Mark Johnson
I had a bad start in life. I’ve not gone down the ‘normal’ path. I’ve always done things a bit differently. I’ve had to innovate, and I’ve only pursued what I’m passionate about.
I wrote an international best-selling autobiography. I set up an award-winning arboriculture business that employed young offenders and people in recovery from addiction. I ran one of the first mentoring projects for young offenders for the Prince of Wales (now King!). I founded charities and social enterprises all led by people with lived experience of the issues they addressed – like crime, addiction, and homelessness.
To the world they might seem unrelated. To me they are completely related. I see them through the lens of permaculture and its principles of earth care, people care and fair share.
My story is that I’ve always loved trees from a young age. For me, nature is the healer. Nature has inspired lots of the great thinkers, my heroes. Charles Darwin, Peter Kropotkin, Bill Mollison and David Holmgren all looked to nature and saw the answer in collaboration.
Nature and its rhythms have the answer for our future on this planet. Yet we disregard it. Living in a space that you are consciously mindful of is really challenging for most people. Especially in a world of convenience and the illusion of certainness.

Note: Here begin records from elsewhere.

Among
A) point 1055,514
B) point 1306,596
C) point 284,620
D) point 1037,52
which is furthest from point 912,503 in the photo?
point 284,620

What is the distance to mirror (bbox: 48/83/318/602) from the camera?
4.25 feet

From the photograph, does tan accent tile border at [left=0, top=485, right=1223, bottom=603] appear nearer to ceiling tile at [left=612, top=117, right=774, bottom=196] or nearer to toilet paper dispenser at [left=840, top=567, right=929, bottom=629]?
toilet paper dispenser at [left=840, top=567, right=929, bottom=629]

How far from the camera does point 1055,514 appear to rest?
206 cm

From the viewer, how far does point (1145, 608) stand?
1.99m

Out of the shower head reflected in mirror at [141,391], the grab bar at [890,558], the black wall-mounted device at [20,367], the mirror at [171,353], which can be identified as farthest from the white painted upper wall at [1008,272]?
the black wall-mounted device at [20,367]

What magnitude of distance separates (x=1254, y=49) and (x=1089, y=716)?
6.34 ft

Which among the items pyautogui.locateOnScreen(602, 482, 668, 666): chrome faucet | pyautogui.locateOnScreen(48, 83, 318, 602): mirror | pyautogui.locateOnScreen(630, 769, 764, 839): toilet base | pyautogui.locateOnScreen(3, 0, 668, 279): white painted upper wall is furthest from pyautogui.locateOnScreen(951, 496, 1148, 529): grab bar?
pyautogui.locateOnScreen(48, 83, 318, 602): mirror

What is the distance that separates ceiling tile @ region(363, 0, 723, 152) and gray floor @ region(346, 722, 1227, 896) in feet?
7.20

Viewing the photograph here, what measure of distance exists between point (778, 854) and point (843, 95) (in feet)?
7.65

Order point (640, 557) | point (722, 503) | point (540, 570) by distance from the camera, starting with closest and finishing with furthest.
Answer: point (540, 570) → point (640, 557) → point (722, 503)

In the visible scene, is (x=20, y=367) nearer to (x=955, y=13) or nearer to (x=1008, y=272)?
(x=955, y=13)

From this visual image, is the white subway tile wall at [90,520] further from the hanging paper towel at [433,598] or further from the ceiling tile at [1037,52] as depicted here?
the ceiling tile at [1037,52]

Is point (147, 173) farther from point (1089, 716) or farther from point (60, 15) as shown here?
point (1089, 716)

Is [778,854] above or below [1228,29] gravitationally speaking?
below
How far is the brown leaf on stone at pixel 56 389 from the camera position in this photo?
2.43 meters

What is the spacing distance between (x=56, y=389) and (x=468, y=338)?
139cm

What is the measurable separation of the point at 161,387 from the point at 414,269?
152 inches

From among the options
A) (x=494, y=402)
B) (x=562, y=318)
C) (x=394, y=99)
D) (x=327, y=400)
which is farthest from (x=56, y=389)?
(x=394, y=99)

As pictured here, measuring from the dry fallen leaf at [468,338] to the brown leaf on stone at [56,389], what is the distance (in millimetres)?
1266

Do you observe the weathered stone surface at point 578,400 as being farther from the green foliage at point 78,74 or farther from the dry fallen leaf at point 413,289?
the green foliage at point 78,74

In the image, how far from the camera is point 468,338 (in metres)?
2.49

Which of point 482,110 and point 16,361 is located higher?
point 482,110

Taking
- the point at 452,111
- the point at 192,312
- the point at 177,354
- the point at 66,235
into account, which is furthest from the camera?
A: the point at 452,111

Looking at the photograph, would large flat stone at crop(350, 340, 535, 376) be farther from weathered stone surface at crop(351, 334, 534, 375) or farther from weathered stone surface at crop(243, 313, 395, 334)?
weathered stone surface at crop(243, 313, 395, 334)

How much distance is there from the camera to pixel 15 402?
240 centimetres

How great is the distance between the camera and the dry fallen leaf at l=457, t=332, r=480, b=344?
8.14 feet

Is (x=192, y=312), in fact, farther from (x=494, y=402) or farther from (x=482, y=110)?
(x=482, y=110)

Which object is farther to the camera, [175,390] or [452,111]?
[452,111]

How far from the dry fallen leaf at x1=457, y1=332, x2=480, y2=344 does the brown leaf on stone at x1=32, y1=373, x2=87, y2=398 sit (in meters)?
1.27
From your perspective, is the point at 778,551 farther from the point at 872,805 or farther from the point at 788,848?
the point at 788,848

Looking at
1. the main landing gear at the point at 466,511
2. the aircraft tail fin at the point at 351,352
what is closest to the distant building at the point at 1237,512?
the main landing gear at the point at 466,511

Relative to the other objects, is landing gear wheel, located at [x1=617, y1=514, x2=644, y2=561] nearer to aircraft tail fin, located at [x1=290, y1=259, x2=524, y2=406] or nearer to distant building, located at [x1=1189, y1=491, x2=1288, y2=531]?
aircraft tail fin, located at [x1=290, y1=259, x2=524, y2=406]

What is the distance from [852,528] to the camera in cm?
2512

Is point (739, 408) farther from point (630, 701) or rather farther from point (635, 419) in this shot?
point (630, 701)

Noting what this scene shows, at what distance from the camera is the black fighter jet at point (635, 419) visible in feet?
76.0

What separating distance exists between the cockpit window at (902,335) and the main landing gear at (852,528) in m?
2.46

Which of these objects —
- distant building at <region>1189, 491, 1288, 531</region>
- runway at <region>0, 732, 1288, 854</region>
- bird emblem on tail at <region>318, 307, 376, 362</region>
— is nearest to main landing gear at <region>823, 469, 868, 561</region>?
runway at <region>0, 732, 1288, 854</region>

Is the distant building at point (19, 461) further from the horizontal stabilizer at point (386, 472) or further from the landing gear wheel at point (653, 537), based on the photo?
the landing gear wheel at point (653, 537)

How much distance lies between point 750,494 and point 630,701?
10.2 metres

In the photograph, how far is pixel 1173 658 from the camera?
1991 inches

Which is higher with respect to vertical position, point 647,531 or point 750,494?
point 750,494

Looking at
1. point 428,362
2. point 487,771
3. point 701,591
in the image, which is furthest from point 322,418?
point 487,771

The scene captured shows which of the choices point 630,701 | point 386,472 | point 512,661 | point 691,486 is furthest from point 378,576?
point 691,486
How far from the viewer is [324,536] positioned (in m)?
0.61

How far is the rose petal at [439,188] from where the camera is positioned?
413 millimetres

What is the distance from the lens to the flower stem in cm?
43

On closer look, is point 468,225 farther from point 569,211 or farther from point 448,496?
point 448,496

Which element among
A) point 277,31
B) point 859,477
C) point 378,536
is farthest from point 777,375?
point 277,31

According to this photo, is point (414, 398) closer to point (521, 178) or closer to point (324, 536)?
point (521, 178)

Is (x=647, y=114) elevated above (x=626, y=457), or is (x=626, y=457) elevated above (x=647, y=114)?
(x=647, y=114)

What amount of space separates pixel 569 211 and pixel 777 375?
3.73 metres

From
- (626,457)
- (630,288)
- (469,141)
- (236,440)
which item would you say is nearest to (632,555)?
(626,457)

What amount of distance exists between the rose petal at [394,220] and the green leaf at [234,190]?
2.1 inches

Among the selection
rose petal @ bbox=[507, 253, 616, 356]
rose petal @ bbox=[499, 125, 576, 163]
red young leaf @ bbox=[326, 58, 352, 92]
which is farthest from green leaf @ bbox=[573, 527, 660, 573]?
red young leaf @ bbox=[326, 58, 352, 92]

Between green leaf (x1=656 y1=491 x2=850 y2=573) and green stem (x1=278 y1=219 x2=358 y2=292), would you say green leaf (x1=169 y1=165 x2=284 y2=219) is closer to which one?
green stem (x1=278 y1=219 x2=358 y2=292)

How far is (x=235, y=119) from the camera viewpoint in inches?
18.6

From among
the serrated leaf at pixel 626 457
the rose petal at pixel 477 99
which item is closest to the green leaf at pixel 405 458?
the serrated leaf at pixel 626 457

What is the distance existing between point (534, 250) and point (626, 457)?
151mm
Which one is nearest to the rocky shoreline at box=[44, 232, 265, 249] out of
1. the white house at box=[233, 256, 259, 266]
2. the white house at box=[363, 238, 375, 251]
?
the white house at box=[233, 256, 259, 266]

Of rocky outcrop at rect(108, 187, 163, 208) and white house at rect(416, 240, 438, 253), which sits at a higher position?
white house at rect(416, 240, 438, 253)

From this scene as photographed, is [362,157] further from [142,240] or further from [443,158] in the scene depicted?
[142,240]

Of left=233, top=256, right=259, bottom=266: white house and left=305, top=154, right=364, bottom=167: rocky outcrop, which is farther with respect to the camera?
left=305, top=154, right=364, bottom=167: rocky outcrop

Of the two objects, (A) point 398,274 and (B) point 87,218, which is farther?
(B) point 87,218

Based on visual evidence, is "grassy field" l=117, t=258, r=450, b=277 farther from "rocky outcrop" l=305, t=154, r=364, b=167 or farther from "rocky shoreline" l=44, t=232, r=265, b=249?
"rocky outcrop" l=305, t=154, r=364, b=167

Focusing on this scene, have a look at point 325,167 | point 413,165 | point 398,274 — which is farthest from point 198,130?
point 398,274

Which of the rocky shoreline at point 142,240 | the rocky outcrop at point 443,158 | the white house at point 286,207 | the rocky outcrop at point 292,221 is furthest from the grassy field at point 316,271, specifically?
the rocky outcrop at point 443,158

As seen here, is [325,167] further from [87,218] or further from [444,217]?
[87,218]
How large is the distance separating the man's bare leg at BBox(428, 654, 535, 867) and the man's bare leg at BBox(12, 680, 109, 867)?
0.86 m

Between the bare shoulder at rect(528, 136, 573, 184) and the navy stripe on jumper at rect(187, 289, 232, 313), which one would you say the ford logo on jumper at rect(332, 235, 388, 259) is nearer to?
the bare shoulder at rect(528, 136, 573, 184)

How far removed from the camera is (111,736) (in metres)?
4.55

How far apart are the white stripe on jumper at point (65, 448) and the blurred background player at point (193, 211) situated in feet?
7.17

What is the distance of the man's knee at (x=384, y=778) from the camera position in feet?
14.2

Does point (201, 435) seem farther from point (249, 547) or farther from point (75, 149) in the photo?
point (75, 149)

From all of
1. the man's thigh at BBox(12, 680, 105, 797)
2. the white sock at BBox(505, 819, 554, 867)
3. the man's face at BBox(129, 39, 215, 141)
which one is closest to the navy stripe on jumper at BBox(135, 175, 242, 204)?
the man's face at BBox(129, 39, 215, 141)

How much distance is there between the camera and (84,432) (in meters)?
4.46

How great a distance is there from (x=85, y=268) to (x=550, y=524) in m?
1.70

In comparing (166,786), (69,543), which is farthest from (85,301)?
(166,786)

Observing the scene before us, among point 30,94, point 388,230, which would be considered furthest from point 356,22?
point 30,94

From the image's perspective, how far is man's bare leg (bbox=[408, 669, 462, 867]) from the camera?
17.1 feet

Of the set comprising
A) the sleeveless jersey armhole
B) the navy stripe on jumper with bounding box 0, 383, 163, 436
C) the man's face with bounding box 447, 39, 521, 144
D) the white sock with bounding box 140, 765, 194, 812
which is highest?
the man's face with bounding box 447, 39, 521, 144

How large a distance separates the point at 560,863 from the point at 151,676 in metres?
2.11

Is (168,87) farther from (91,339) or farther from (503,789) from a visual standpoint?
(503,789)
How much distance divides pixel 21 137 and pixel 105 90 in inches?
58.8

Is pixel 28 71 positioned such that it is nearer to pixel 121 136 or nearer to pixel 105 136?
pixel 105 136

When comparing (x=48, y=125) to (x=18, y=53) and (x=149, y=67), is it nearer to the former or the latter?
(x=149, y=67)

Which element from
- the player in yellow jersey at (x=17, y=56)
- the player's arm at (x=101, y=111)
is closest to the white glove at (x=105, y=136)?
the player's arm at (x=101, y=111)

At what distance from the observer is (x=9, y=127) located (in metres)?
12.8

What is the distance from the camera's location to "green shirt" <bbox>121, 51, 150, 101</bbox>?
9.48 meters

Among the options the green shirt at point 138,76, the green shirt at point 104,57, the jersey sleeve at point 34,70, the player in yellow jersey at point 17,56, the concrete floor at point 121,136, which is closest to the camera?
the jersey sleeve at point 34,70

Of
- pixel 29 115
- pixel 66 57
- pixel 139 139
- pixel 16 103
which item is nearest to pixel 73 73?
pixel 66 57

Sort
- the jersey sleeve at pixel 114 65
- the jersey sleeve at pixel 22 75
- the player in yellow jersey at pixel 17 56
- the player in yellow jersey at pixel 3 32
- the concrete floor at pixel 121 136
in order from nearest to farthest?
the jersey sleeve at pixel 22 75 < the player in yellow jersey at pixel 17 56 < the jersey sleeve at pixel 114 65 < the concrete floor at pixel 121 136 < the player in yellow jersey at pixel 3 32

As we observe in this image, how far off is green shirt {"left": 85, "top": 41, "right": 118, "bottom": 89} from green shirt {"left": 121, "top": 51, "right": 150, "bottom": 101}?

I’ve always felt that discomfort. I didn’t like living in flat. Doing the daily commute. And didn’t feel like I fit in. That disconnect led me to use drugs and all sorts of other problems. I’ve always been led by my intuition and my spirituality. When I started to really listen to them, I found my passion. People, nature, and fairness.
Everything I do – in my personal or work life – fits with these principles of permaculture. Its what I’ve been doing ever since. You can see it in my arboriculture business. It was about people care, it used a therapeutic approach. Earth care, by nurturing trees. And fair share, giving people written off by society a chance. You can see it in the charities I founded. They enable people to grow through self-reliance and personal responsibility – people care. They enable people to collaborate to solve some of our biggest social problems and to be given a stake in society – fair share.
My innovative approach has been recognised. As a social innovator and with an MBE.
And in all this time, for over a decade, I have been living and working on Aldersroot. Applying the same principles. Educating myself and disciplining myself about my own consumption and my relationship with nature and the planet.